▸ **TEXTE SOURCE**
━━━━━━━━━━━━━━━━

Moi-même, si je ne payais pas, par la grâce de Dieu et de mon percepteur, cinq cents francs de contributions, je ne serais ni électeur, ni éligible, ni élu ; je gagnerais ma pauvre vie à la sueur de mes pamphlets, vie orageuse et point du tout couronnée d’or, ni même de lauriers, comme vous le dites, mais d’angoisses et d’épines.

Ou bien, je serais maçon, cordonnier, terrassier, frotteur, maître d’école, que sais-je ? et je chercherais, du matin au soir, à résoudre ce problème-ci : se loger, se chauffer, s’éclairer, s’habiller et se nourrir, soi, sa femme et ses enfants, avec quarante sous par jour, et puis, avec le reste, c’est-à-dire avec zéro, gagner une ronde somme de trente mille livres à placer en biens de ville ou de campagne, au choix du gagnant.

Peut-être mon ami Arago qui est plus savant que moi et qui lit dans les astres, vous donnera-t-il la solution de ce problème. Moi, je ne le saurais ; et n’allez pas le demander non plus à Chateaubriand, à Lamenais, à Carrel, qui ont écrit cependant de bien beaux livres sur la politique et sur le gouvernement des États, mais qui ont été toute leur vie assez sots pour avoir plus d’esprit que d’écus.

━━━━━━━━━━━━━━━━

▸ **DONNÉES FOURNIES**
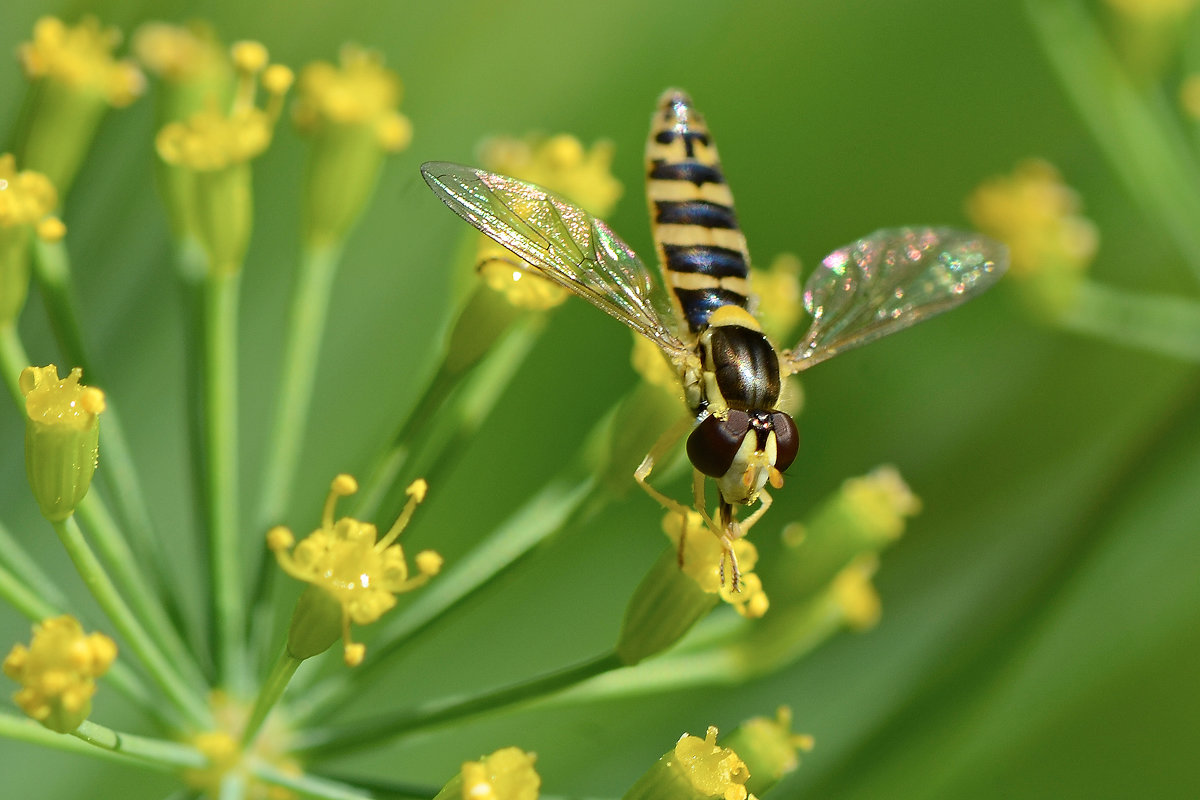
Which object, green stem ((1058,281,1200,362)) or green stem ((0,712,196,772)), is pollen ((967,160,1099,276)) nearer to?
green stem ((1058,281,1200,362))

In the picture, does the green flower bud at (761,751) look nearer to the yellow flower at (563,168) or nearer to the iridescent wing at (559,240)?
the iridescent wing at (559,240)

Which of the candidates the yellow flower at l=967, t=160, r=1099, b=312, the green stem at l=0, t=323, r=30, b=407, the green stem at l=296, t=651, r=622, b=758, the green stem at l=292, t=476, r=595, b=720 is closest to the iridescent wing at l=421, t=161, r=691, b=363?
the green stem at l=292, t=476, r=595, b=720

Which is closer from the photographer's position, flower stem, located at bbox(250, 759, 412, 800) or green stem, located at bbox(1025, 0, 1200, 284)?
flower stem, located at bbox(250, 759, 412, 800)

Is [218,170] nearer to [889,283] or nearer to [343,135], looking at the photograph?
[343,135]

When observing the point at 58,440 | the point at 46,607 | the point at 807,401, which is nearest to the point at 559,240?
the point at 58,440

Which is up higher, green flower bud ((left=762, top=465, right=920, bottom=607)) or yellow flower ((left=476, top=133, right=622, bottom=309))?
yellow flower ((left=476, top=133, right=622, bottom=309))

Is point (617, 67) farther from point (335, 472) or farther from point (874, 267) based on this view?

━━━━━━━━━━━━━━━━

▸ **LISTE DES TÂCHES**
1. Transcrivez fidèlement le passage du texte source allant de « Moi-même, si je » à « choix du gagnant. ».
2. Traduisez en anglais cette phrase du texte source : « Peut-être mon ami Arago qui est plus savant que moi et qui lit dans les astres, vous donnera-t-il la solution de ce problème. »

▸ **RÉPONSES AUX TÂCHES**
1.
Moi-même, si je ne payais pas, par la grâce de Dieu et de mon percepteur, cinq cents francs de contributions, je ne serais ni électeur, ni éligible, ni élu ; je gagnerais ma pauvre vie à la sueur de mes pamphlets, vie orageuse et point du tout couronnée d’or, ni même de lauriers, comme vous le dites, mais d’angoisses et d’épines.

Ou bien, je serais maçon, cordonnier, terrassier, frotteur, maître d’école, que sais-je ? et je chercherais, du matin au soir, à résoudre ce problème-ci : se loger, se chauffer, s’éclairer, s’habiller et se nourrir, soi, sa femme et ses enfants, avec quarante sous par jour, et puis, avec le reste, c’est-à-dire avec zéro, gagner une ronde somme de trente mille livres à placer en biens de ville ou de campagne, au choix du gagnant.

2. Perhaps my friend Arago, who is more learned than I am and who reads the stars, will give you the solution to this problem.